### Exercice proposé
D'après l'entretien sur le groupe Machete, indiquez la ville du Pérou d'où vient la fondatrice du groupe.

### Extrait du texte
Machete
[Ecouter des extraits musicaux de la chorale de la Guillotière->article917]
Entretien avec Mirtha guerrero, José Bellumbrosio et Denis Mignard
CMTRA : Mirtha, tu es la fondatrice de Machete. Ce groupe interprète des musiques de la côte pacifique du Pérou, là où tu as grandi...
M.G. : Oui, je viens du Pérou, de Lima. La musique que l'on essaye de reproduire ici avec Machete, c'est la musica negra, la musique noire du Pérou. À Lima, j'ai grandi dans un milieu où la musica criolla faisait partie de la vie de tous les jours. La musica negra fait partie de la musica criolla, les influences musicales africaines sont plus présentes. Cette musique est remplie de toute cette charge du passé. C'est ainsi que s'est définie son évolution et son identité, entre l'esclavage, la tradition andine et coloniale, et ce métissage a commencé dès l'arrivée des Espagnols.
Quand tu es arrivée ici tu as eu envie de reprendre une activité autour de la musique ?
M.G. : Non, il y a eu une pause. J'ai quitté le pays dans des circonstances difficiles liées à la situation politique du pays à ce moment-là. Ensuite je me suis aperçue que je ne pouvais pas vivre sans faire de musique. En fait dès mon arrivée à Lyon, j'ai rencontré des musiciens et ils n'étaient pas Latinos! Ça a reprit à ce moment-là...
Est-ce que ta manière de concevoir et d'interpréter ce répertoire s'est beaucoup transformée depuis que tu es arrivée ?

### Jeu de données
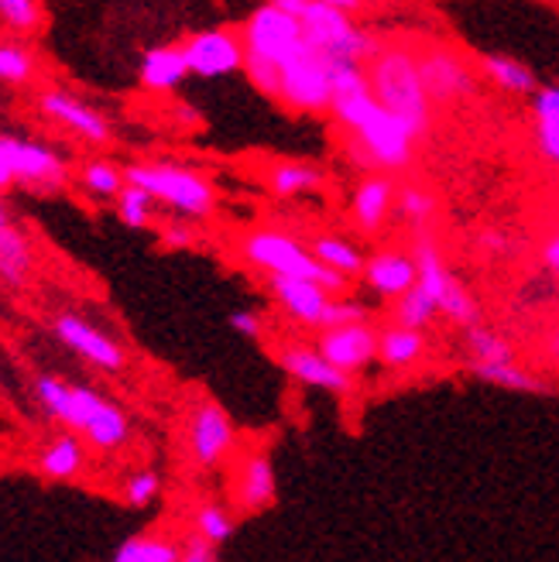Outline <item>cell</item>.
Wrapping results in <instances>:
<instances>
[{
	"instance_id": "obj_1",
	"label": "cell",
	"mask_w": 559,
	"mask_h": 562,
	"mask_svg": "<svg viewBox=\"0 0 559 562\" xmlns=\"http://www.w3.org/2000/svg\"><path fill=\"white\" fill-rule=\"evenodd\" d=\"M329 117L347 131L344 161L357 176L388 172L399 176L412 168L415 151L423 145L418 131L399 117L371 93L368 69L360 63L333 59V106Z\"/></svg>"
},
{
	"instance_id": "obj_2",
	"label": "cell",
	"mask_w": 559,
	"mask_h": 562,
	"mask_svg": "<svg viewBox=\"0 0 559 562\" xmlns=\"http://www.w3.org/2000/svg\"><path fill=\"white\" fill-rule=\"evenodd\" d=\"M35 398L52 422L79 432L97 453H121L131 442L127 412L90 384H72L59 374H38Z\"/></svg>"
},
{
	"instance_id": "obj_3",
	"label": "cell",
	"mask_w": 559,
	"mask_h": 562,
	"mask_svg": "<svg viewBox=\"0 0 559 562\" xmlns=\"http://www.w3.org/2000/svg\"><path fill=\"white\" fill-rule=\"evenodd\" d=\"M244 38V76L250 79V87L265 93L268 100L278 90V72H282L295 55L310 48L302 24L295 14L275 8V4H258L241 24Z\"/></svg>"
},
{
	"instance_id": "obj_4",
	"label": "cell",
	"mask_w": 559,
	"mask_h": 562,
	"mask_svg": "<svg viewBox=\"0 0 559 562\" xmlns=\"http://www.w3.org/2000/svg\"><path fill=\"white\" fill-rule=\"evenodd\" d=\"M368 82L371 93L391 110L405 117L418 137H429L433 131V110L436 103L426 93L423 72H418V52L409 42H381V48L368 59Z\"/></svg>"
},
{
	"instance_id": "obj_5",
	"label": "cell",
	"mask_w": 559,
	"mask_h": 562,
	"mask_svg": "<svg viewBox=\"0 0 559 562\" xmlns=\"http://www.w3.org/2000/svg\"><path fill=\"white\" fill-rule=\"evenodd\" d=\"M237 258L265 274H292V278H313L329 292V295H347L350 292V281L347 274L326 268L305 240L286 234V231H247L237 240Z\"/></svg>"
},
{
	"instance_id": "obj_6",
	"label": "cell",
	"mask_w": 559,
	"mask_h": 562,
	"mask_svg": "<svg viewBox=\"0 0 559 562\" xmlns=\"http://www.w3.org/2000/svg\"><path fill=\"white\" fill-rule=\"evenodd\" d=\"M124 172H127V182L148 189L155 195V203L176 216L210 220L216 213L220 192L203 172H195L192 165H182L172 158H145V161L124 165Z\"/></svg>"
},
{
	"instance_id": "obj_7",
	"label": "cell",
	"mask_w": 559,
	"mask_h": 562,
	"mask_svg": "<svg viewBox=\"0 0 559 562\" xmlns=\"http://www.w3.org/2000/svg\"><path fill=\"white\" fill-rule=\"evenodd\" d=\"M412 255H415V265H418V289H423L443 319H450L457 329H470L484 323V313H481V302L473 299V292L463 285L457 278V271L446 265L443 258V247H439V237L433 234V227H423V231H412Z\"/></svg>"
},
{
	"instance_id": "obj_8",
	"label": "cell",
	"mask_w": 559,
	"mask_h": 562,
	"mask_svg": "<svg viewBox=\"0 0 559 562\" xmlns=\"http://www.w3.org/2000/svg\"><path fill=\"white\" fill-rule=\"evenodd\" d=\"M295 18L302 24L305 38H310V45L320 48L323 55H329V59L368 66V59L381 48V42L368 32V27L357 24V14L323 4V0H302Z\"/></svg>"
},
{
	"instance_id": "obj_9",
	"label": "cell",
	"mask_w": 559,
	"mask_h": 562,
	"mask_svg": "<svg viewBox=\"0 0 559 562\" xmlns=\"http://www.w3.org/2000/svg\"><path fill=\"white\" fill-rule=\"evenodd\" d=\"M292 114H329L333 106V59L320 48H305L302 55L278 72V90L271 97Z\"/></svg>"
},
{
	"instance_id": "obj_10",
	"label": "cell",
	"mask_w": 559,
	"mask_h": 562,
	"mask_svg": "<svg viewBox=\"0 0 559 562\" xmlns=\"http://www.w3.org/2000/svg\"><path fill=\"white\" fill-rule=\"evenodd\" d=\"M237 453V426L220 402L200 398L186 415V457L195 470H220Z\"/></svg>"
},
{
	"instance_id": "obj_11",
	"label": "cell",
	"mask_w": 559,
	"mask_h": 562,
	"mask_svg": "<svg viewBox=\"0 0 559 562\" xmlns=\"http://www.w3.org/2000/svg\"><path fill=\"white\" fill-rule=\"evenodd\" d=\"M0 145L8 151L18 186L32 192H59L69 186L72 165L55 145H45V140L24 137V134H0Z\"/></svg>"
},
{
	"instance_id": "obj_12",
	"label": "cell",
	"mask_w": 559,
	"mask_h": 562,
	"mask_svg": "<svg viewBox=\"0 0 559 562\" xmlns=\"http://www.w3.org/2000/svg\"><path fill=\"white\" fill-rule=\"evenodd\" d=\"M418 52V72H423L426 93L436 106H454L470 97H478V69L463 55L443 42L415 45Z\"/></svg>"
},
{
	"instance_id": "obj_13",
	"label": "cell",
	"mask_w": 559,
	"mask_h": 562,
	"mask_svg": "<svg viewBox=\"0 0 559 562\" xmlns=\"http://www.w3.org/2000/svg\"><path fill=\"white\" fill-rule=\"evenodd\" d=\"M231 508L241 518H255L275 508L278 501V473L268 449H244L231 460V484H227Z\"/></svg>"
},
{
	"instance_id": "obj_14",
	"label": "cell",
	"mask_w": 559,
	"mask_h": 562,
	"mask_svg": "<svg viewBox=\"0 0 559 562\" xmlns=\"http://www.w3.org/2000/svg\"><path fill=\"white\" fill-rule=\"evenodd\" d=\"M52 336L66 350H72L79 360H87L90 368H97L103 374H121L127 368L124 347L103 326L90 323L87 316H79V313H55L52 316Z\"/></svg>"
},
{
	"instance_id": "obj_15",
	"label": "cell",
	"mask_w": 559,
	"mask_h": 562,
	"mask_svg": "<svg viewBox=\"0 0 559 562\" xmlns=\"http://www.w3.org/2000/svg\"><path fill=\"white\" fill-rule=\"evenodd\" d=\"M38 114L52 124H59L66 134H72L76 140H82V145H90V148H107L110 140H114V124H110L103 110L69 90H55V87L42 90Z\"/></svg>"
},
{
	"instance_id": "obj_16",
	"label": "cell",
	"mask_w": 559,
	"mask_h": 562,
	"mask_svg": "<svg viewBox=\"0 0 559 562\" xmlns=\"http://www.w3.org/2000/svg\"><path fill=\"white\" fill-rule=\"evenodd\" d=\"M189 72L200 79H223L244 72V38L234 27H200L182 38Z\"/></svg>"
},
{
	"instance_id": "obj_17",
	"label": "cell",
	"mask_w": 559,
	"mask_h": 562,
	"mask_svg": "<svg viewBox=\"0 0 559 562\" xmlns=\"http://www.w3.org/2000/svg\"><path fill=\"white\" fill-rule=\"evenodd\" d=\"M378 347H381V329L371 319H357V323H340V326H326L316 336V350L337 363L347 374L368 371L371 363H378Z\"/></svg>"
},
{
	"instance_id": "obj_18",
	"label": "cell",
	"mask_w": 559,
	"mask_h": 562,
	"mask_svg": "<svg viewBox=\"0 0 559 562\" xmlns=\"http://www.w3.org/2000/svg\"><path fill=\"white\" fill-rule=\"evenodd\" d=\"M265 289L271 302L278 305V313L289 316L302 329H323L329 316V302L333 295L313 278H292V274H268Z\"/></svg>"
},
{
	"instance_id": "obj_19",
	"label": "cell",
	"mask_w": 559,
	"mask_h": 562,
	"mask_svg": "<svg viewBox=\"0 0 559 562\" xmlns=\"http://www.w3.org/2000/svg\"><path fill=\"white\" fill-rule=\"evenodd\" d=\"M278 360V368H282L295 384L302 387H313V391H323V395H333V398H350L354 395V374L340 371L337 363H329L316 344L313 347H305V344H286V347H278L275 353Z\"/></svg>"
},
{
	"instance_id": "obj_20",
	"label": "cell",
	"mask_w": 559,
	"mask_h": 562,
	"mask_svg": "<svg viewBox=\"0 0 559 562\" xmlns=\"http://www.w3.org/2000/svg\"><path fill=\"white\" fill-rule=\"evenodd\" d=\"M399 200V182L388 172H368L360 176L350 189V220L357 234L374 237L388 227L391 213H395Z\"/></svg>"
},
{
	"instance_id": "obj_21",
	"label": "cell",
	"mask_w": 559,
	"mask_h": 562,
	"mask_svg": "<svg viewBox=\"0 0 559 562\" xmlns=\"http://www.w3.org/2000/svg\"><path fill=\"white\" fill-rule=\"evenodd\" d=\"M360 281L378 295V299H388L395 302L402 299L405 292H412L418 285V265H415V255L412 247H381L374 255L365 261V274Z\"/></svg>"
},
{
	"instance_id": "obj_22",
	"label": "cell",
	"mask_w": 559,
	"mask_h": 562,
	"mask_svg": "<svg viewBox=\"0 0 559 562\" xmlns=\"http://www.w3.org/2000/svg\"><path fill=\"white\" fill-rule=\"evenodd\" d=\"M189 63H186V52H182V42H165V45H152L142 52V59H137V82H142V90L152 93V97H176L186 79H189Z\"/></svg>"
},
{
	"instance_id": "obj_23",
	"label": "cell",
	"mask_w": 559,
	"mask_h": 562,
	"mask_svg": "<svg viewBox=\"0 0 559 562\" xmlns=\"http://www.w3.org/2000/svg\"><path fill=\"white\" fill-rule=\"evenodd\" d=\"M35 467L52 484H72L90 467V442L79 432L66 429L59 436H52L48 442H42V449L35 453Z\"/></svg>"
},
{
	"instance_id": "obj_24",
	"label": "cell",
	"mask_w": 559,
	"mask_h": 562,
	"mask_svg": "<svg viewBox=\"0 0 559 562\" xmlns=\"http://www.w3.org/2000/svg\"><path fill=\"white\" fill-rule=\"evenodd\" d=\"M265 182L275 200L289 203V200H302V195L326 189L329 172L320 161H310V158H278L268 165Z\"/></svg>"
},
{
	"instance_id": "obj_25",
	"label": "cell",
	"mask_w": 559,
	"mask_h": 562,
	"mask_svg": "<svg viewBox=\"0 0 559 562\" xmlns=\"http://www.w3.org/2000/svg\"><path fill=\"white\" fill-rule=\"evenodd\" d=\"M478 69H481V76L491 82V87L497 93H505V97L533 100L539 93V87H543L539 72L528 63L515 59V55H508V52H481L478 55Z\"/></svg>"
},
{
	"instance_id": "obj_26",
	"label": "cell",
	"mask_w": 559,
	"mask_h": 562,
	"mask_svg": "<svg viewBox=\"0 0 559 562\" xmlns=\"http://www.w3.org/2000/svg\"><path fill=\"white\" fill-rule=\"evenodd\" d=\"M528 106H533V148L546 165L559 168V79L543 82Z\"/></svg>"
},
{
	"instance_id": "obj_27",
	"label": "cell",
	"mask_w": 559,
	"mask_h": 562,
	"mask_svg": "<svg viewBox=\"0 0 559 562\" xmlns=\"http://www.w3.org/2000/svg\"><path fill=\"white\" fill-rule=\"evenodd\" d=\"M429 353L426 329H412L402 323H391L381 329V347H378V363L384 371H412L415 363H423Z\"/></svg>"
},
{
	"instance_id": "obj_28",
	"label": "cell",
	"mask_w": 559,
	"mask_h": 562,
	"mask_svg": "<svg viewBox=\"0 0 559 562\" xmlns=\"http://www.w3.org/2000/svg\"><path fill=\"white\" fill-rule=\"evenodd\" d=\"M32 274H35V247L27 240V234L8 220L0 227V285L21 292L32 281Z\"/></svg>"
},
{
	"instance_id": "obj_29",
	"label": "cell",
	"mask_w": 559,
	"mask_h": 562,
	"mask_svg": "<svg viewBox=\"0 0 559 562\" xmlns=\"http://www.w3.org/2000/svg\"><path fill=\"white\" fill-rule=\"evenodd\" d=\"M467 371H470V378L494 384L501 391H515V395H552V384L546 378H539L536 371L522 368L518 360H497V363L467 360Z\"/></svg>"
},
{
	"instance_id": "obj_30",
	"label": "cell",
	"mask_w": 559,
	"mask_h": 562,
	"mask_svg": "<svg viewBox=\"0 0 559 562\" xmlns=\"http://www.w3.org/2000/svg\"><path fill=\"white\" fill-rule=\"evenodd\" d=\"M79 186L90 200L114 203L121 189L127 186V172H124V165L110 161V158H87L79 165Z\"/></svg>"
},
{
	"instance_id": "obj_31",
	"label": "cell",
	"mask_w": 559,
	"mask_h": 562,
	"mask_svg": "<svg viewBox=\"0 0 559 562\" xmlns=\"http://www.w3.org/2000/svg\"><path fill=\"white\" fill-rule=\"evenodd\" d=\"M237 512L223 501H200L189 515V525L200 539L213 542V546H227L237 536Z\"/></svg>"
},
{
	"instance_id": "obj_32",
	"label": "cell",
	"mask_w": 559,
	"mask_h": 562,
	"mask_svg": "<svg viewBox=\"0 0 559 562\" xmlns=\"http://www.w3.org/2000/svg\"><path fill=\"white\" fill-rule=\"evenodd\" d=\"M310 250L313 255L326 265V268H333V271H340V274H347V278H360L365 274V250H360L354 240H347V237H340V234H316L313 240H310Z\"/></svg>"
},
{
	"instance_id": "obj_33",
	"label": "cell",
	"mask_w": 559,
	"mask_h": 562,
	"mask_svg": "<svg viewBox=\"0 0 559 562\" xmlns=\"http://www.w3.org/2000/svg\"><path fill=\"white\" fill-rule=\"evenodd\" d=\"M179 552L182 542L169 536H155V531H142V536L124 539L110 562H179Z\"/></svg>"
},
{
	"instance_id": "obj_34",
	"label": "cell",
	"mask_w": 559,
	"mask_h": 562,
	"mask_svg": "<svg viewBox=\"0 0 559 562\" xmlns=\"http://www.w3.org/2000/svg\"><path fill=\"white\" fill-rule=\"evenodd\" d=\"M395 213L409 223L412 231H423V227H433V223H436L439 200H436V192L426 189V186L402 182L399 186V200H395Z\"/></svg>"
},
{
	"instance_id": "obj_35",
	"label": "cell",
	"mask_w": 559,
	"mask_h": 562,
	"mask_svg": "<svg viewBox=\"0 0 559 562\" xmlns=\"http://www.w3.org/2000/svg\"><path fill=\"white\" fill-rule=\"evenodd\" d=\"M463 350H467V360H478V363L518 360V350L508 336H501L497 329H491L484 323L463 329Z\"/></svg>"
},
{
	"instance_id": "obj_36",
	"label": "cell",
	"mask_w": 559,
	"mask_h": 562,
	"mask_svg": "<svg viewBox=\"0 0 559 562\" xmlns=\"http://www.w3.org/2000/svg\"><path fill=\"white\" fill-rule=\"evenodd\" d=\"M118 206V216L127 231H152L155 227V213H158V203H155V195L142 186H134L127 182L121 189V195L114 200Z\"/></svg>"
},
{
	"instance_id": "obj_37",
	"label": "cell",
	"mask_w": 559,
	"mask_h": 562,
	"mask_svg": "<svg viewBox=\"0 0 559 562\" xmlns=\"http://www.w3.org/2000/svg\"><path fill=\"white\" fill-rule=\"evenodd\" d=\"M38 72L35 52L21 42H0V82L4 87H27Z\"/></svg>"
},
{
	"instance_id": "obj_38",
	"label": "cell",
	"mask_w": 559,
	"mask_h": 562,
	"mask_svg": "<svg viewBox=\"0 0 559 562\" xmlns=\"http://www.w3.org/2000/svg\"><path fill=\"white\" fill-rule=\"evenodd\" d=\"M161 497V473L152 470V467H142V470H131L124 481H121V501L134 512H145L152 504Z\"/></svg>"
},
{
	"instance_id": "obj_39",
	"label": "cell",
	"mask_w": 559,
	"mask_h": 562,
	"mask_svg": "<svg viewBox=\"0 0 559 562\" xmlns=\"http://www.w3.org/2000/svg\"><path fill=\"white\" fill-rule=\"evenodd\" d=\"M439 319V308L436 302L423 292V289H412L402 299H395V323L412 326V329H429Z\"/></svg>"
},
{
	"instance_id": "obj_40",
	"label": "cell",
	"mask_w": 559,
	"mask_h": 562,
	"mask_svg": "<svg viewBox=\"0 0 559 562\" xmlns=\"http://www.w3.org/2000/svg\"><path fill=\"white\" fill-rule=\"evenodd\" d=\"M45 21L42 0H0V24L14 35H35Z\"/></svg>"
},
{
	"instance_id": "obj_41",
	"label": "cell",
	"mask_w": 559,
	"mask_h": 562,
	"mask_svg": "<svg viewBox=\"0 0 559 562\" xmlns=\"http://www.w3.org/2000/svg\"><path fill=\"white\" fill-rule=\"evenodd\" d=\"M158 240L165 250H192L200 234H195V227L186 216H176V220H165L158 227Z\"/></svg>"
},
{
	"instance_id": "obj_42",
	"label": "cell",
	"mask_w": 559,
	"mask_h": 562,
	"mask_svg": "<svg viewBox=\"0 0 559 562\" xmlns=\"http://www.w3.org/2000/svg\"><path fill=\"white\" fill-rule=\"evenodd\" d=\"M357 319H368V308L360 305L357 299H347V295H333V302H329V316H326V326L357 323ZM326 326H323V329H326Z\"/></svg>"
},
{
	"instance_id": "obj_43",
	"label": "cell",
	"mask_w": 559,
	"mask_h": 562,
	"mask_svg": "<svg viewBox=\"0 0 559 562\" xmlns=\"http://www.w3.org/2000/svg\"><path fill=\"white\" fill-rule=\"evenodd\" d=\"M227 323L237 336H244V340H261L265 336V319L258 308H234Z\"/></svg>"
},
{
	"instance_id": "obj_44",
	"label": "cell",
	"mask_w": 559,
	"mask_h": 562,
	"mask_svg": "<svg viewBox=\"0 0 559 562\" xmlns=\"http://www.w3.org/2000/svg\"><path fill=\"white\" fill-rule=\"evenodd\" d=\"M179 562H220V546L200 539L195 531L182 539V552H179Z\"/></svg>"
},
{
	"instance_id": "obj_45",
	"label": "cell",
	"mask_w": 559,
	"mask_h": 562,
	"mask_svg": "<svg viewBox=\"0 0 559 562\" xmlns=\"http://www.w3.org/2000/svg\"><path fill=\"white\" fill-rule=\"evenodd\" d=\"M478 250L488 258H512L515 255V240L505 231H481L478 234Z\"/></svg>"
},
{
	"instance_id": "obj_46",
	"label": "cell",
	"mask_w": 559,
	"mask_h": 562,
	"mask_svg": "<svg viewBox=\"0 0 559 562\" xmlns=\"http://www.w3.org/2000/svg\"><path fill=\"white\" fill-rule=\"evenodd\" d=\"M539 265H543L552 278H559V231L549 234V237L539 244Z\"/></svg>"
},
{
	"instance_id": "obj_47",
	"label": "cell",
	"mask_w": 559,
	"mask_h": 562,
	"mask_svg": "<svg viewBox=\"0 0 559 562\" xmlns=\"http://www.w3.org/2000/svg\"><path fill=\"white\" fill-rule=\"evenodd\" d=\"M176 121L186 124V127H200L203 124V114L192 103H176Z\"/></svg>"
},
{
	"instance_id": "obj_48",
	"label": "cell",
	"mask_w": 559,
	"mask_h": 562,
	"mask_svg": "<svg viewBox=\"0 0 559 562\" xmlns=\"http://www.w3.org/2000/svg\"><path fill=\"white\" fill-rule=\"evenodd\" d=\"M543 350H546V360H549L552 368L559 371V326H552V329L546 333V344H543Z\"/></svg>"
},
{
	"instance_id": "obj_49",
	"label": "cell",
	"mask_w": 559,
	"mask_h": 562,
	"mask_svg": "<svg viewBox=\"0 0 559 562\" xmlns=\"http://www.w3.org/2000/svg\"><path fill=\"white\" fill-rule=\"evenodd\" d=\"M11 186H18V182H14V168H11V161H8L4 145H0V192L11 189Z\"/></svg>"
},
{
	"instance_id": "obj_50",
	"label": "cell",
	"mask_w": 559,
	"mask_h": 562,
	"mask_svg": "<svg viewBox=\"0 0 559 562\" xmlns=\"http://www.w3.org/2000/svg\"><path fill=\"white\" fill-rule=\"evenodd\" d=\"M323 4H333V8H340V11L360 14V11L368 8V0H323Z\"/></svg>"
},
{
	"instance_id": "obj_51",
	"label": "cell",
	"mask_w": 559,
	"mask_h": 562,
	"mask_svg": "<svg viewBox=\"0 0 559 562\" xmlns=\"http://www.w3.org/2000/svg\"><path fill=\"white\" fill-rule=\"evenodd\" d=\"M8 220H11V213H8V206H4V203H0V227H4Z\"/></svg>"
}]
</instances>
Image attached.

### Résultat
Elle vient de Lima.